* EXERCISE BRIEF *
Restate word for word the lines of the entries below, starting with the line that holds "site MTZ_S4_D07." and ending with the line that holds "common name: lace monitor", and no others.

(Data records)
━━━━━━━━━━━━━━━━━━━━━━━━━━━━━━

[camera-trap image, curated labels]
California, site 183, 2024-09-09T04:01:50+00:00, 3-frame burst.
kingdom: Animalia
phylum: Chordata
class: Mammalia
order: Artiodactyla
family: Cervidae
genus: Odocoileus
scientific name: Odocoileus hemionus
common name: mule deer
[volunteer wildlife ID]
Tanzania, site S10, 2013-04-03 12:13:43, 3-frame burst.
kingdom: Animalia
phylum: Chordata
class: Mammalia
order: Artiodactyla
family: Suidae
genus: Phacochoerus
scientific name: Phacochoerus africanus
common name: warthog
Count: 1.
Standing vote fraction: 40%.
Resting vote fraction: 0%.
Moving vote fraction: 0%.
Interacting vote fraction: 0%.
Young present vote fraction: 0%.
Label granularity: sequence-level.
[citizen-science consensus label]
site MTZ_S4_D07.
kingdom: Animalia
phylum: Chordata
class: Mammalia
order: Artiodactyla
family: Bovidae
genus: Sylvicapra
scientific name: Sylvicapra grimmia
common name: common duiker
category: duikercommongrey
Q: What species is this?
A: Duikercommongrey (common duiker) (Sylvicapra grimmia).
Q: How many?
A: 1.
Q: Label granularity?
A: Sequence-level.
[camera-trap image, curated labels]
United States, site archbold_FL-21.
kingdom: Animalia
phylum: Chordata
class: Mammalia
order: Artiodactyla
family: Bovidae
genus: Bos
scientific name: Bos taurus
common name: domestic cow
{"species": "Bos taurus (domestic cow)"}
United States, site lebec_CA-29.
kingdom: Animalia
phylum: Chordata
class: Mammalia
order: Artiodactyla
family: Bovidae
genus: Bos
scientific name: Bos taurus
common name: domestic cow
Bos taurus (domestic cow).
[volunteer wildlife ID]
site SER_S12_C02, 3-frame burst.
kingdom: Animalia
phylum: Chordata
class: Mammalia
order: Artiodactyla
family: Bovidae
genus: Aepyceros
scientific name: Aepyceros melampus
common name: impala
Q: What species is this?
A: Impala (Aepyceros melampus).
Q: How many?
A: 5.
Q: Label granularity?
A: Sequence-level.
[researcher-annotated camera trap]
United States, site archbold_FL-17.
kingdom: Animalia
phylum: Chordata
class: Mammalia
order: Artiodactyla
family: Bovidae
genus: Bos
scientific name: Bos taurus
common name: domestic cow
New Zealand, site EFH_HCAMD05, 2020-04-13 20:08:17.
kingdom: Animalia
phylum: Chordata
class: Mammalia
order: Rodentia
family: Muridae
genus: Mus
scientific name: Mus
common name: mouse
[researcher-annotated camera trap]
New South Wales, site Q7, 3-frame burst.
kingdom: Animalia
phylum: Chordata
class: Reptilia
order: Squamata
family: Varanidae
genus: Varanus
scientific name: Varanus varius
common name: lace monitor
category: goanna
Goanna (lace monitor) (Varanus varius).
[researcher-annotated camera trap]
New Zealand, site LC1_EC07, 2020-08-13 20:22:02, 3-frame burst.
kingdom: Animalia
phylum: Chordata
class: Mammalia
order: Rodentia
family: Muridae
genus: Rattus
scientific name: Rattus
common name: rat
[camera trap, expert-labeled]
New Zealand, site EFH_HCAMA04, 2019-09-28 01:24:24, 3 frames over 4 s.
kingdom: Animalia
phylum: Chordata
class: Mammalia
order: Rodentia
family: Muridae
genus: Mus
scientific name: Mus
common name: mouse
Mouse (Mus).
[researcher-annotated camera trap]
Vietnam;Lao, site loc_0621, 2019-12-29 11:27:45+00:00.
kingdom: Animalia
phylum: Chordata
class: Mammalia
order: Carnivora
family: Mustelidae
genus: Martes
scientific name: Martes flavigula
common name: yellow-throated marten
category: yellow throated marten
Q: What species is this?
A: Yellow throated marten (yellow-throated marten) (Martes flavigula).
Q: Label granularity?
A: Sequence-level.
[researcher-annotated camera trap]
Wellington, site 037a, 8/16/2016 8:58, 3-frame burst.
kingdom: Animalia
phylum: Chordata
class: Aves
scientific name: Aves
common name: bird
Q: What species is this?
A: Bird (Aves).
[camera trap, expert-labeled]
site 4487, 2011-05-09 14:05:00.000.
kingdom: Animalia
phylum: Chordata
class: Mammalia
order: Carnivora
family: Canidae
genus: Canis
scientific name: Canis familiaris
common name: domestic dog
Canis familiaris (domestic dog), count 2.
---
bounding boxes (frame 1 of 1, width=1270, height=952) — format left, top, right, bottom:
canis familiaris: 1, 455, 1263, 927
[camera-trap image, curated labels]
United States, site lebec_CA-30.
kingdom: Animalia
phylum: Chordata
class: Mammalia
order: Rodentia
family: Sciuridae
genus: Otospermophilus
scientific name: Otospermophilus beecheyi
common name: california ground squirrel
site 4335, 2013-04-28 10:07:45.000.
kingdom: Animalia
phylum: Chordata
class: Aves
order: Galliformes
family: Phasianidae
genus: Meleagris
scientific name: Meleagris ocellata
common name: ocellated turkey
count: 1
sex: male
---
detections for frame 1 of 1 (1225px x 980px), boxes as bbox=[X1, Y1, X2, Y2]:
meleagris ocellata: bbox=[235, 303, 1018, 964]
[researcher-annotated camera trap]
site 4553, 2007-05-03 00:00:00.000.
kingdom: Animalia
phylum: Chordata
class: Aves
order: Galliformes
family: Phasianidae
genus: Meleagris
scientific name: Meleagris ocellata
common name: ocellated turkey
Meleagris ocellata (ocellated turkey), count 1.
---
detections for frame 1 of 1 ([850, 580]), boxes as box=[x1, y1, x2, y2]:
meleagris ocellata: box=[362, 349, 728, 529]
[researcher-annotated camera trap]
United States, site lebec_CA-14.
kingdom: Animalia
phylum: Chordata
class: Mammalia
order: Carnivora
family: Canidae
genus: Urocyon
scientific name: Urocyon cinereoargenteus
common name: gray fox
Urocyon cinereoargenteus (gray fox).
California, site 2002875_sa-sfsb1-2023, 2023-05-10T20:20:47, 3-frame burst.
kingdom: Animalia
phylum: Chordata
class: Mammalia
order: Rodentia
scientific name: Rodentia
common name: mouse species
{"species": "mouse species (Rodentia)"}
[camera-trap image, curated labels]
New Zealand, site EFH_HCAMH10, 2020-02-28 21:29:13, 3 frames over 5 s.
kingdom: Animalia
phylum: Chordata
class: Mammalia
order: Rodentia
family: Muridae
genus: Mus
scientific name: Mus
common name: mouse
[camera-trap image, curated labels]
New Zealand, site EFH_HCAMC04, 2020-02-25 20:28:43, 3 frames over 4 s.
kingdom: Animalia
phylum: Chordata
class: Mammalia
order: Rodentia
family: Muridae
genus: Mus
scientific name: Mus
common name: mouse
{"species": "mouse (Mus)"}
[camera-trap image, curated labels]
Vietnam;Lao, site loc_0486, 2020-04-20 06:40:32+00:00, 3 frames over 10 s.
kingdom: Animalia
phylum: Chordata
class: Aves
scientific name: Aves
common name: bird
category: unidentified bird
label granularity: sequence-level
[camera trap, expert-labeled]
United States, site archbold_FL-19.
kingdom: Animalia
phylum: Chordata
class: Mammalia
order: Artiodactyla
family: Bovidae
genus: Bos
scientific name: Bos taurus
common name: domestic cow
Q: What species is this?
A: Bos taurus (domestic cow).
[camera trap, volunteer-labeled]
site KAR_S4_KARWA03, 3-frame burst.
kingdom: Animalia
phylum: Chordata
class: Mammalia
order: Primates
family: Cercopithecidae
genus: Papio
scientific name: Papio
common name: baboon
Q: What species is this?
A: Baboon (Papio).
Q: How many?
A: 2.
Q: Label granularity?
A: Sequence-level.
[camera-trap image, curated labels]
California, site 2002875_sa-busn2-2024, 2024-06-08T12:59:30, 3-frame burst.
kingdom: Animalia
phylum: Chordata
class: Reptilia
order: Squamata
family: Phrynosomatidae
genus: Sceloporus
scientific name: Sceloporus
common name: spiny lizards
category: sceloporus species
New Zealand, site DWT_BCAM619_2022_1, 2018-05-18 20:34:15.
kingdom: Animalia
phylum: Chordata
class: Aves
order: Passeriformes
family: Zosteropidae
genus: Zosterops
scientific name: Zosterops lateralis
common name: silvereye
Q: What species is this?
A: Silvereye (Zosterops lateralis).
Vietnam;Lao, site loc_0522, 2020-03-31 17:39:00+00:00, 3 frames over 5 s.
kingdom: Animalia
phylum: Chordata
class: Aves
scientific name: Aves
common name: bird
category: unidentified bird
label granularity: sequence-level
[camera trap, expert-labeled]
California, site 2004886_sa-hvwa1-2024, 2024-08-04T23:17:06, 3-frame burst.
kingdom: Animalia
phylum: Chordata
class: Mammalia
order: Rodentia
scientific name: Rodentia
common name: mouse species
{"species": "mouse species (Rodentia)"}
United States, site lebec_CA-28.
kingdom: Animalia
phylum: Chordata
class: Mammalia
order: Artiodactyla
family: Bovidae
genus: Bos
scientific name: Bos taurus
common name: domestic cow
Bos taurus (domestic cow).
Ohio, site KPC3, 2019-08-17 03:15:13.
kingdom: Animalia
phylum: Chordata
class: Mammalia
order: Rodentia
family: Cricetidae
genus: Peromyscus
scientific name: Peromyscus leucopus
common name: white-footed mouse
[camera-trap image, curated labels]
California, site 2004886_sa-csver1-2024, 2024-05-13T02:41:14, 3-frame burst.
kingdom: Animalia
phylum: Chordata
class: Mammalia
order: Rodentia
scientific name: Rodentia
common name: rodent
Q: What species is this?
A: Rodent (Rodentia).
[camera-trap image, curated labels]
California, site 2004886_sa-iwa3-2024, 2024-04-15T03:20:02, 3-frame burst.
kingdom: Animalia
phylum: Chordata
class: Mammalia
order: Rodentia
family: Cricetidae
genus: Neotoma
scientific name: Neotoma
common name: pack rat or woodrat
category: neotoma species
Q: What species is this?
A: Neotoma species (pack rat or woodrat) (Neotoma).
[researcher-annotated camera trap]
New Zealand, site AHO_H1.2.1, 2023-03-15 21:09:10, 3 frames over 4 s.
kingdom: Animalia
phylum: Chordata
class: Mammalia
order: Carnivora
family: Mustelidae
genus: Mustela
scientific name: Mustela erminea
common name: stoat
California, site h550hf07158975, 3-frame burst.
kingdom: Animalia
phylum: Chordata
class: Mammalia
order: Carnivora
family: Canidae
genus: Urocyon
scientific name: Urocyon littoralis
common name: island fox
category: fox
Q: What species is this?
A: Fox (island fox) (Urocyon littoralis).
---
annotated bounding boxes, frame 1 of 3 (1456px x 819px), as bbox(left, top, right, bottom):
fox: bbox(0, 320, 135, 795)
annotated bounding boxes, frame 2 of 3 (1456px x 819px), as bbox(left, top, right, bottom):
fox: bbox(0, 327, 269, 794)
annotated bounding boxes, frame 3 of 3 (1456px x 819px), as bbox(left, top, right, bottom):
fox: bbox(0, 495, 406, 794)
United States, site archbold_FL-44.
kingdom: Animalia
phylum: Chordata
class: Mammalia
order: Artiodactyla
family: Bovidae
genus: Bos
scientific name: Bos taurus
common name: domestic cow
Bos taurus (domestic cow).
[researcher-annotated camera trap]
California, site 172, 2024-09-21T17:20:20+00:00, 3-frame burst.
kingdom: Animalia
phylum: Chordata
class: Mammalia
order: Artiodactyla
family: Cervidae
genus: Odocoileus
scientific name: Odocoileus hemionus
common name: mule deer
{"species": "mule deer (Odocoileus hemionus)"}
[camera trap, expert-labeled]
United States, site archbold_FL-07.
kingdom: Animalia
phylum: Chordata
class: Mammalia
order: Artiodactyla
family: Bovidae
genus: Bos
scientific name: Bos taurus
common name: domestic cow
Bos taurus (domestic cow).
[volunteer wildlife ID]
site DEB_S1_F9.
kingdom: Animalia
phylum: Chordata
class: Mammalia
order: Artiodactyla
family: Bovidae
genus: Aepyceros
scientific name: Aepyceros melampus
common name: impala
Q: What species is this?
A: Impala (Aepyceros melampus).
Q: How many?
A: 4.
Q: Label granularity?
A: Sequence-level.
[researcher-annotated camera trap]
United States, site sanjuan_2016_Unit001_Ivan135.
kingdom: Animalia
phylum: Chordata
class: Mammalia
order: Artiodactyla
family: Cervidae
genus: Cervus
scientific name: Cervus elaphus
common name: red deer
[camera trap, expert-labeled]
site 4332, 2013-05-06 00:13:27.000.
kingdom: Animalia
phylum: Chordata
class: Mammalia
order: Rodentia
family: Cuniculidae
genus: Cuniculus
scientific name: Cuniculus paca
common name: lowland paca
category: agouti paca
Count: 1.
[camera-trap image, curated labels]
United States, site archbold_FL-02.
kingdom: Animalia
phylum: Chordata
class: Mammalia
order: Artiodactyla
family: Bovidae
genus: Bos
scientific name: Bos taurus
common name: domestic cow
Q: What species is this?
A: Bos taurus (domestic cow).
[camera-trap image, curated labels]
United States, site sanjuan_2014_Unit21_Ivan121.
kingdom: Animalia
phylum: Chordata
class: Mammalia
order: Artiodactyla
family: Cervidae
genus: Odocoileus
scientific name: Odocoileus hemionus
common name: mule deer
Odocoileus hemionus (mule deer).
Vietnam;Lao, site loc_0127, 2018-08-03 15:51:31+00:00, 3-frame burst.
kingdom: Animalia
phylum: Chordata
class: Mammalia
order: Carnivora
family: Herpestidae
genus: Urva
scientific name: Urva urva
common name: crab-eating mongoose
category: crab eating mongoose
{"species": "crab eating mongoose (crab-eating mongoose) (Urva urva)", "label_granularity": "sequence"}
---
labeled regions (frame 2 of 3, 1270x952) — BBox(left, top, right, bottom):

━━━━━━━━━━━━━━━━━━━━━━━━━━━━━━

* ANSWER FOR THE TASK *
site MTZ_S4_D07.
kingdom: Animalia
phylum: Chordata
class: Mammalia
order: Artiodactyla
family: Bovidae
genus: Sylvicapra
scientific name: Sylvicapra grimmia
common name: common duiker
category: duikercommongrey
Q: What species is this?
A: Duikercommongrey (common duiker) (Sylvicapra grimmia).
Q: How many?
A: 1.
Q: Label granularity?
A: Sequence-level.
[camera-trap image, curated labels]
United States, site archbold_FL-21.
kingdom: Animalia
phylum: Chordata
class: Mammalia
order: Artiodactyla
family: Bovidae
genus: Bos
scientific name: Bos taurus
common name: domestic cow
{"species": "Bos taurus (domestic cow)"}
United States, site lebec_CA-29.
kingdom: Animalia
phylum: Chordata
class: Mammalia
order: Artiodactyla
family: Bovidae
genus: Bos
scientific name: Bos taurus
common name: domestic cow
Bos taurus (domestic cow).
[volunteer wildlife ID]
site SER_S12_C02, 3-frame burst.
kingdom: Animalia
phylum: Chordata
class: Mammalia
order: Artiodactyla
family: Bovidae
genus: Aepyceros
scientific name: Aepyceros melampus
common name: impala
Q: What species is this?
A: Impala (Aepyceros melampus).
Q: How many?
A: 5.
Q: Label granularity?
A: Sequence-level.
[researcher-annotated camera trap]
United States, site archbold_FL-17.
kingdom: Animalia
phylum: Chordata
class: Mammalia
order: Artiodactyla
family: Bovidae
genus: Bos
scientific name: Bos taurus
common name: domestic cow
New Zealand, site EFH_HCAMD05, 2020-04-13 20:08:17.
kingdom: Animalia
phylum: Chordata
class: Mammalia
order: Rodentia
family: Muridae
genus: Mus
scientific name: Mus
common name: mouse
[researcher-annotated camera trap]
New South Wales, site Q7, 3-frame burst.
kingdom: Animalia
phylum: Chordata
class: Reptilia
order: Squamata
family: Varanidae
genus: Varanus
scientific name: Varanus varius
common name: lace monitor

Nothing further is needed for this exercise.